Berbeda dari rancangan bangunan modern kebanyakan, ruang yang dibutuhkan untuk karantina lebih bersifat defensif, dengan tembok-tembok yang membatasi dan menciptakan zona-zona yang aman. Dalam konsep bangunan karantina ini, ruang terbuka lebar dihindari.

Karantina membuat sebagian besar pekerja lebih akrab dengan dinding rumah setiap hari. Terkadang yang jadi masalah saat karantina adalah soal minimnya akses cahaya matahari di sebuah kamar, lantai kotor di kamar lain, perlunya kamar mandi tambahan. Di situasi seperti ini, ruang harus benar-benar dipikirkan.

Arsitek bernama Koray Duman tinggal bersama pasangannya dan anak mereka yang berumur 16 bulan di sebuah apartemen yang dirancangnya di Lower East Side, New York. Karantina membuat mereka jengah dengan barang-barang yang mereka simpan. “Anda pasti melihat setiap detail barang, dan benda-benda itu membatasi ruang gerak Anda. Jika Anda memiliki sedikit barang, tentu saja Anda merasa lebih bebas,” kata Duman.

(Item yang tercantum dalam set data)

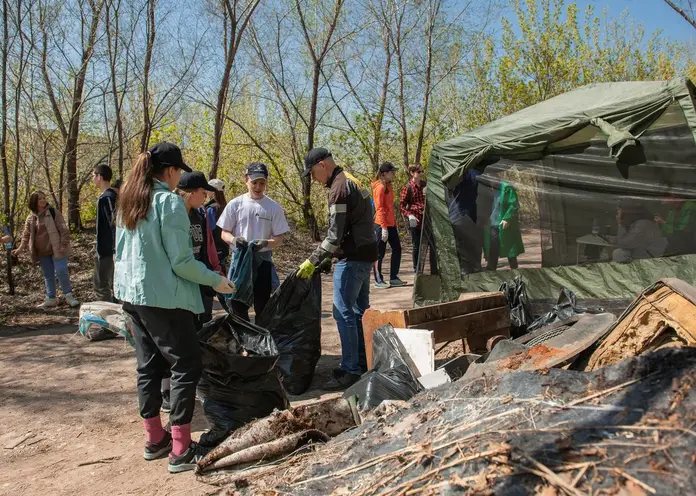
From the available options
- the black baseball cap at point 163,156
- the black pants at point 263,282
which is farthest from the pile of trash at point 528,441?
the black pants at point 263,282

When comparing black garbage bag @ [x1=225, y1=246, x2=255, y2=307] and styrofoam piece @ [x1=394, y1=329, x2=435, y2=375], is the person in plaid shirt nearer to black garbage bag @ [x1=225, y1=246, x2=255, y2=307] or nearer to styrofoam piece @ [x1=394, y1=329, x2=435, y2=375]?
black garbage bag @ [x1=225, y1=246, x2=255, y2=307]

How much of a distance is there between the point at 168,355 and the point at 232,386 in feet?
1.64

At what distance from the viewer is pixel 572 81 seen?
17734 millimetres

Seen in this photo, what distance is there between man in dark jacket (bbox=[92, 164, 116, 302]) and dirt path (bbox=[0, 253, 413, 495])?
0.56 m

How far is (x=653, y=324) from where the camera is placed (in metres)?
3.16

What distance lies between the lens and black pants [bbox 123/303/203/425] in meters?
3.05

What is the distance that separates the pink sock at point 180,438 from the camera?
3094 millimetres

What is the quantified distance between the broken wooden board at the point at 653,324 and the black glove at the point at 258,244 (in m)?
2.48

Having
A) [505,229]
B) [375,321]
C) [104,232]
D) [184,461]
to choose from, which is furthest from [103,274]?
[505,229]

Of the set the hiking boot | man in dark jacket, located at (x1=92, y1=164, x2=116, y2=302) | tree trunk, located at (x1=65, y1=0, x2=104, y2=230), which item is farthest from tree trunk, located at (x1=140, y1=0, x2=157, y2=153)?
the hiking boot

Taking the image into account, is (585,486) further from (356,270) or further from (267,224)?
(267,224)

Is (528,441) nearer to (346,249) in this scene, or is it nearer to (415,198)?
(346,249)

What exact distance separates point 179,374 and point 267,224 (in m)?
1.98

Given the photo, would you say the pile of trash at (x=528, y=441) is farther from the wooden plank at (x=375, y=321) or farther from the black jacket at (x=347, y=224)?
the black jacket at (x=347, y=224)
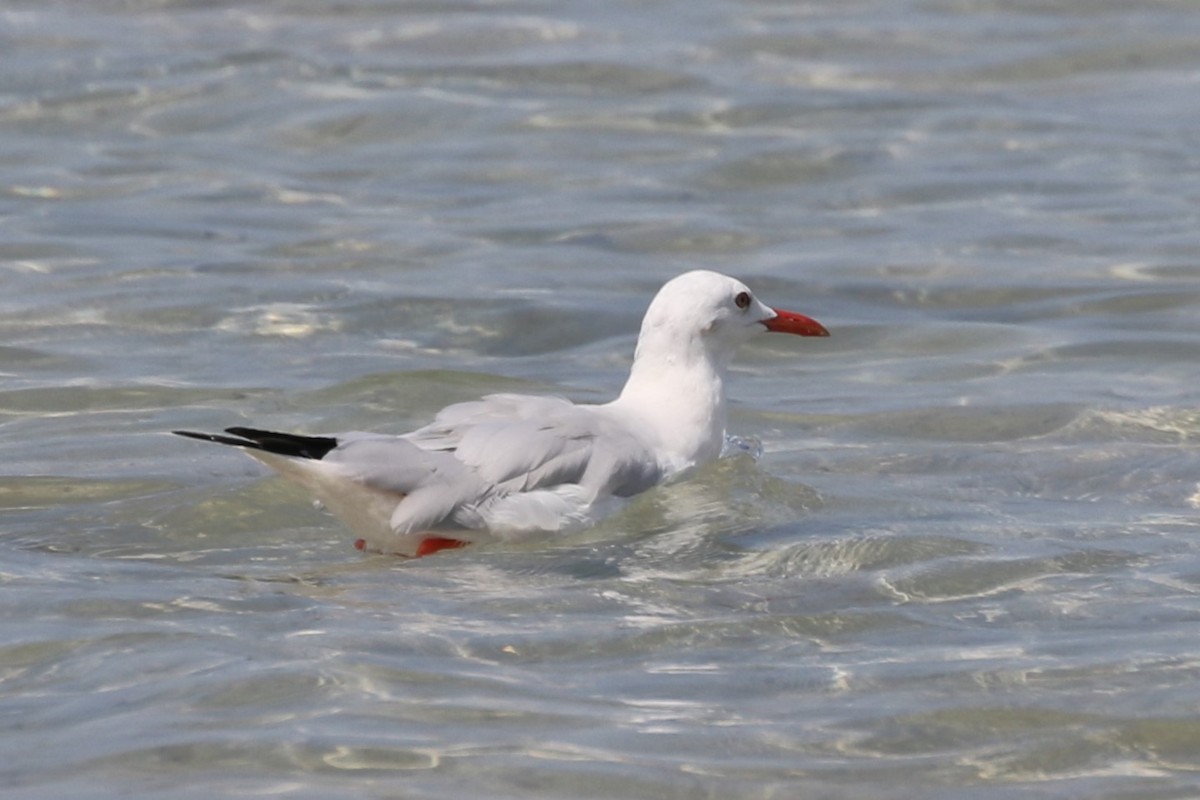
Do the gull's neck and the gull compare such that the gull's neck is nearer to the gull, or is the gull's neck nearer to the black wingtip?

■ TUGAS LATIHAN:
1. Salin seluruh bagian teks tentang ruang karantina, mulai dari "Berbeda dari rancangan" hingga "terbuka lebar dihindari.".
2. Tentukan apakah setiap pernyataan berikut sesuai dengan teks tentang ruang karantina. Jawab ya atau tidak, lalu kutip kata-kata teks yang menjadi penentunya. (a) Dalam konsep bangunan karantina, ruang terbuka lebar dihindari. (b) Koray Duman tinggal di apartemen yang dirancang oleh arsitek lain. (c) Anak Duman berumur 16 tahun.

■ KUNCI JAWABAN:
1.
Berbeda dari rancangan bangunan modern kebanyakan, ruang yang dibutuhkan untuk karantina lebih bersifat defensif, dengan tembok-tembok yang membatasi dan menciptakan zona-zona yang aman. Dalam konsep bangunan karantina ini, ruang terbuka lebar dihindari.

2.
(a) Ya: "Dalam konsep bangunan karantina ini, ruang terbuka lebar dihindari."
(b) Tidak: "di sebuah apartemen yang dirancangnya di Lower East Side, New York."
(c) Tidak: "anak mereka yang berumur 16 bulan."